2012年6月9日土曜日

song of P.F.Sloan:30年の隠遁生活



萩原健太さんのお薦めだった Rita Wilson か、Rumer か迷って、Rumer のアルバムをアマゾンで購入(同時に買ったのは、Bonnie Raitt の新譜と、Tedeschi Trucks Band Live)。

パキスタン生まれのイギリス人女性シンガーの2枚目。ぜんぜん知らない名前だった。ボーナストラックを含めて全16曲が、70年代のカバー。ほとんどが、無名の曲ばかり(Paul Williams や Neil Young は、有名だな、それに Hall & Oates の曲は大ヒットかな)。

アルバム1曲目は、Jimmy Webb の "P.F. Sloan"のカバー。オリジナルは1970年だ。知らなかった。この曲のことは。

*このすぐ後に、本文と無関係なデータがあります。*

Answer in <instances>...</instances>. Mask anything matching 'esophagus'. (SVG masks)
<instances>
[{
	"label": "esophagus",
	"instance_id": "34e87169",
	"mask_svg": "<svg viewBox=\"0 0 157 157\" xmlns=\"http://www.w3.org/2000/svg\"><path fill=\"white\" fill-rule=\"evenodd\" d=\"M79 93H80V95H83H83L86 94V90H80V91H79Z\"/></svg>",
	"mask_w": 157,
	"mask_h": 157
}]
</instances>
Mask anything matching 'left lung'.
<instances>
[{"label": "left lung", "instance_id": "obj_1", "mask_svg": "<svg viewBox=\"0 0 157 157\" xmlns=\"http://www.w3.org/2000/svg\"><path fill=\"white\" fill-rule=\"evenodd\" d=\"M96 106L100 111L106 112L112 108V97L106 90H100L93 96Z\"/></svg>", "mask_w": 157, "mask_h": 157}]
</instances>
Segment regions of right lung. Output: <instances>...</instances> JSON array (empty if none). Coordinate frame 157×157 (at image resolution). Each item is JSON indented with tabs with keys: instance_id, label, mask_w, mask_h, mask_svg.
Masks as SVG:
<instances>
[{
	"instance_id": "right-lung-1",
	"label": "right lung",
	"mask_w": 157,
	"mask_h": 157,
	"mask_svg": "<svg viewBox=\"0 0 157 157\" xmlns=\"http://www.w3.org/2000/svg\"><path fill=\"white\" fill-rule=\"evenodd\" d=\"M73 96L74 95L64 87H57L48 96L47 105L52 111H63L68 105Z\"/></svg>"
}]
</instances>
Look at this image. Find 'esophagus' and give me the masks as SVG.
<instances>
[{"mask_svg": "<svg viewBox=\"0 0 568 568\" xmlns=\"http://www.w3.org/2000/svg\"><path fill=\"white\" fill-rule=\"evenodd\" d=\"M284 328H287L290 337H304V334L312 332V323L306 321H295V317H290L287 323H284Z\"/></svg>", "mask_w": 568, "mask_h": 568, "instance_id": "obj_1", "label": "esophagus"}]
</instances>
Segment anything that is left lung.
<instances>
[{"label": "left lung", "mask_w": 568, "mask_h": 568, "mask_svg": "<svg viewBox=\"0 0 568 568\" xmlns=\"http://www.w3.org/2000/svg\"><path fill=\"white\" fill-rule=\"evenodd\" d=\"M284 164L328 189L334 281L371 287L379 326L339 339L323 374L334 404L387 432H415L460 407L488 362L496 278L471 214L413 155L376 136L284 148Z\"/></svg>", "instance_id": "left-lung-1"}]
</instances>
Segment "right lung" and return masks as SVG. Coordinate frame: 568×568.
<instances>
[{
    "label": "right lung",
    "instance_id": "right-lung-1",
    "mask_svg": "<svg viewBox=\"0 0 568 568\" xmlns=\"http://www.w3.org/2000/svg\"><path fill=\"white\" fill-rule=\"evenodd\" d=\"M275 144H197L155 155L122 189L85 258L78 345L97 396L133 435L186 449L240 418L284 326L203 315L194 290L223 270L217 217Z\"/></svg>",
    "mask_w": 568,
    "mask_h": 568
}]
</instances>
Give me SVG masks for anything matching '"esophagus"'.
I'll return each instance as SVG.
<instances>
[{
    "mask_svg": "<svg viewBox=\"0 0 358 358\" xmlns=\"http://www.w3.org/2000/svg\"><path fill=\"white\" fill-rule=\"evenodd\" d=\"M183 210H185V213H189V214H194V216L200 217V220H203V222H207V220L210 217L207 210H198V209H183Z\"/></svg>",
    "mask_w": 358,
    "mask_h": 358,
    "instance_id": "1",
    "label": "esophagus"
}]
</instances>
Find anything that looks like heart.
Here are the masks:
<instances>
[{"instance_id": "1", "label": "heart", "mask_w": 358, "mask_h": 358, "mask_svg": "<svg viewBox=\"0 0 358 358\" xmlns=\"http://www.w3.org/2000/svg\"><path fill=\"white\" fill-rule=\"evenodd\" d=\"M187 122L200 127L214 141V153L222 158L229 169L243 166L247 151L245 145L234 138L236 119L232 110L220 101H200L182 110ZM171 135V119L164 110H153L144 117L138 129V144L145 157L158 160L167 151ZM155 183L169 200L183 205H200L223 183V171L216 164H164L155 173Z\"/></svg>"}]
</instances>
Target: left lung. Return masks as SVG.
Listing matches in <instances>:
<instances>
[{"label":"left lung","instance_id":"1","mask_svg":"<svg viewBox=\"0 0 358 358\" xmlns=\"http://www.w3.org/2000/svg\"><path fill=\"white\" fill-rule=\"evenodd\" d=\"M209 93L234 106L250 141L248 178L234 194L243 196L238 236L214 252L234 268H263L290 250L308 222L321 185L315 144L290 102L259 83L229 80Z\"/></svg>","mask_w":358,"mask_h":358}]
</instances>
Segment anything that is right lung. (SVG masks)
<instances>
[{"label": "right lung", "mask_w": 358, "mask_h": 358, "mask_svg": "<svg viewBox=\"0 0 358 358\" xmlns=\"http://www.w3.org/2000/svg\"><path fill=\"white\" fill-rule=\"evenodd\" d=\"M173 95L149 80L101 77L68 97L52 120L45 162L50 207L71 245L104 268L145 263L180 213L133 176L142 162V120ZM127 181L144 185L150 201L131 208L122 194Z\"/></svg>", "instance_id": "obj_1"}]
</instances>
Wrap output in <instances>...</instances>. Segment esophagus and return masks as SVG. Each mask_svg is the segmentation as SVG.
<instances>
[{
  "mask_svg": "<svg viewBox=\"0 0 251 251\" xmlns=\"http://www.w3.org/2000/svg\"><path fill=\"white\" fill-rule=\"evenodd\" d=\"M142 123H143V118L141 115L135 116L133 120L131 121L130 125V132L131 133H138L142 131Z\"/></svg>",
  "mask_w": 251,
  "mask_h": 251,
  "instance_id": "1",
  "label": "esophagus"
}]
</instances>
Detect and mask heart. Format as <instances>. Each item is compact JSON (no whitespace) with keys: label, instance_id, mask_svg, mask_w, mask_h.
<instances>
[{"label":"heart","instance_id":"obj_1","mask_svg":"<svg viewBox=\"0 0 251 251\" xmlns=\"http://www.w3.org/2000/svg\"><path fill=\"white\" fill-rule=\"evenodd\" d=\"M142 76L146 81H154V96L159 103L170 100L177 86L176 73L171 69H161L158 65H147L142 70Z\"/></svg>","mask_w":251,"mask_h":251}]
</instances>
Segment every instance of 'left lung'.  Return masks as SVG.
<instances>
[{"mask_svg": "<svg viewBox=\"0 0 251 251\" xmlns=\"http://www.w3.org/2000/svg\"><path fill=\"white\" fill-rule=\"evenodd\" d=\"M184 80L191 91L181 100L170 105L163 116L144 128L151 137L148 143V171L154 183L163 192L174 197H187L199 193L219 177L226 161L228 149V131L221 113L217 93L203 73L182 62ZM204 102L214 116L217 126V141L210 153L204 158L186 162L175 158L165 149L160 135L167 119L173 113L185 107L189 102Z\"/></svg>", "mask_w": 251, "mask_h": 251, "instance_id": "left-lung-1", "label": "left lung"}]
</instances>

PFスローンの名前はもちろん知っていたけど、「孤独の世界」で覚えていただけ。
彼は60年代後半のダンヒルレコードでソングライターをしていた。
"Eve of destruction"の作者でもある。
60年代の終わりごろに、業界から姿を消したようだ。以来30年間ほど、隠遁生活。病気がちだったという記述もあるが、詳しいことはわからない。00年代になって、復活のアルバムを出したようだ。

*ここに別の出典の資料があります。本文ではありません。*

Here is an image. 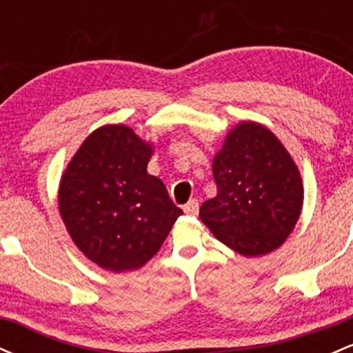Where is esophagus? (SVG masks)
Segmentation results:
<instances>
[{
  "label": "esophagus",
  "instance_id": "1",
  "mask_svg": "<svg viewBox=\"0 0 353 353\" xmlns=\"http://www.w3.org/2000/svg\"><path fill=\"white\" fill-rule=\"evenodd\" d=\"M182 209H184V212L188 214V216H196V214L199 212V201L190 199Z\"/></svg>",
  "mask_w": 353,
  "mask_h": 353
}]
</instances>
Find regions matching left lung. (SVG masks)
Listing matches in <instances>:
<instances>
[{
    "label": "left lung",
    "mask_w": 353,
    "mask_h": 353,
    "mask_svg": "<svg viewBox=\"0 0 353 353\" xmlns=\"http://www.w3.org/2000/svg\"><path fill=\"white\" fill-rule=\"evenodd\" d=\"M217 194L199 217L216 239L244 257L279 249L303 205L297 164L279 137L254 121L229 129L212 159Z\"/></svg>",
    "instance_id": "8db88e82"
}]
</instances>
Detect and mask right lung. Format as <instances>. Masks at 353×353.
<instances>
[{"label":"right lung","mask_w":353,"mask_h":353,"mask_svg":"<svg viewBox=\"0 0 353 353\" xmlns=\"http://www.w3.org/2000/svg\"><path fill=\"white\" fill-rule=\"evenodd\" d=\"M152 152V143L129 125H101L61 176V219L76 247L101 269H141L182 214L164 182L148 172Z\"/></svg>","instance_id":"1"}]
</instances>
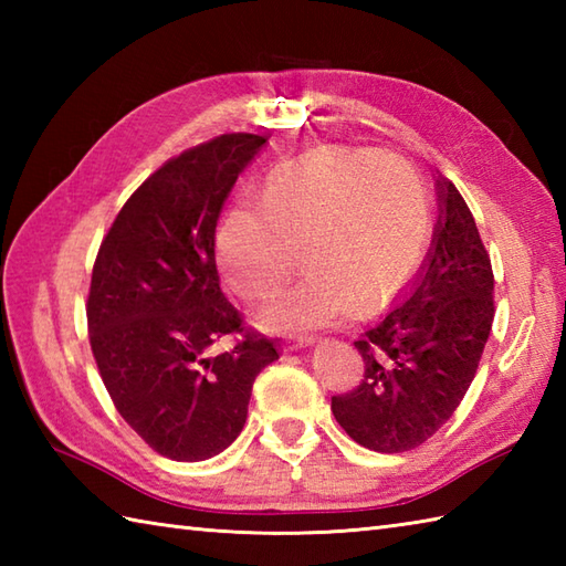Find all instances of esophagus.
<instances>
[{
	"label": "esophagus",
	"instance_id": "1",
	"mask_svg": "<svg viewBox=\"0 0 566 566\" xmlns=\"http://www.w3.org/2000/svg\"><path fill=\"white\" fill-rule=\"evenodd\" d=\"M314 343H316L314 335H296V338L286 340V350H302V347H308Z\"/></svg>",
	"mask_w": 566,
	"mask_h": 566
}]
</instances>
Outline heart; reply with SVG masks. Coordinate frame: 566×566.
Returning <instances> with one entry per match:
<instances>
[{"label":"heart","instance_id":"obj_1","mask_svg":"<svg viewBox=\"0 0 566 566\" xmlns=\"http://www.w3.org/2000/svg\"><path fill=\"white\" fill-rule=\"evenodd\" d=\"M423 179L399 155L323 146L268 172L260 203L238 199L216 228V260L228 286L264 302L296 268L308 270L262 311L272 331L333 326L377 308L413 280L430 245Z\"/></svg>","mask_w":566,"mask_h":566}]
</instances>
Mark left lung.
<instances>
[{"label":"left lung","mask_w":566,"mask_h":566,"mask_svg":"<svg viewBox=\"0 0 566 566\" xmlns=\"http://www.w3.org/2000/svg\"><path fill=\"white\" fill-rule=\"evenodd\" d=\"M436 191L428 260L403 302L355 340L365 363L359 387L331 399L347 436L375 452L413 450L448 423L494 323V272L474 216L450 179L440 177Z\"/></svg>","instance_id":"1"}]
</instances>
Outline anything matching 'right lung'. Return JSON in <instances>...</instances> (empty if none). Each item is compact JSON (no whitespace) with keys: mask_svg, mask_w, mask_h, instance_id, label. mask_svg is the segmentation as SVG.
Wrapping results in <instances>:
<instances>
[{"mask_svg":"<svg viewBox=\"0 0 566 566\" xmlns=\"http://www.w3.org/2000/svg\"><path fill=\"white\" fill-rule=\"evenodd\" d=\"M264 143L226 134L167 160L94 260L87 326L104 387L126 423L177 462L209 460L240 436L252 381L280 357L226 302L213 252L223 201ZM235 332V348L210 355Z\"/></svg>","mask_w":566,"mask_h":566,"instance_id":"obj_1","label":"right lung"}]
</instances>
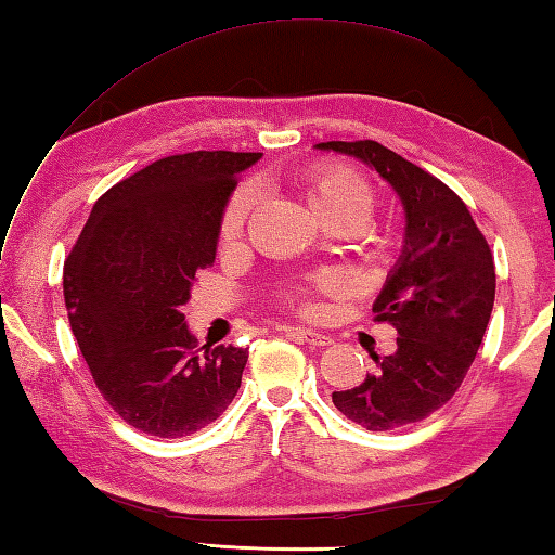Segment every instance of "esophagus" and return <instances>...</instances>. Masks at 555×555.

I have been seeking P F Sloan
but no one knows where he has gone

こんな歌もめずらしい。実在の人物の名前(といってもペンネームのようだが。母親がルーマニア人だったか)を歌のタイトルにするなんて。

yes, but you just smiled and read the rolling stone while he continued singing
aww yes now a listen to him singing

ネットで調べると、ぼくの大好きな Jennifer Warnes も、そのむかしこの曲をカバーしていたし、ずっと最近になって、作者の Jimmy Webb と Jackson Browne のデュエットというのもある。Jackson が自分のライブで歌う音源も聞いた。

こんなに歌われて、隠遁生活を続けるのは、大変だったかなあ、と同情してみたりする。
潜在的隠遁生活願望を持つぼくのような人間には、30年間は魅力的だ。もちろん、20代のころに作った曲の印税があったからこそできた隠遁生活だろうけど。

Rumer のアルバムの方は、なんというか、声がちょっと甘く、ときどきカレン・カーペンターに聞こえるときもある。カレンの声に、リンダ・ロンシュタットの選曲センスを混合して、カーラ・ボノフの西海岸フレーバーをふりかけると、Rumer のできあがり、なんて書くとほめすぎかな。
朝の自転車散歩のBGMには最適です。

あらためて youtube を見ていたら、こんな映像が出てきた。
http://youtu.be/WYRD0ZTeYrw
Jimmy Webb と Rumer の共演。2012/5/15公開だから、最近の映像だと思われます。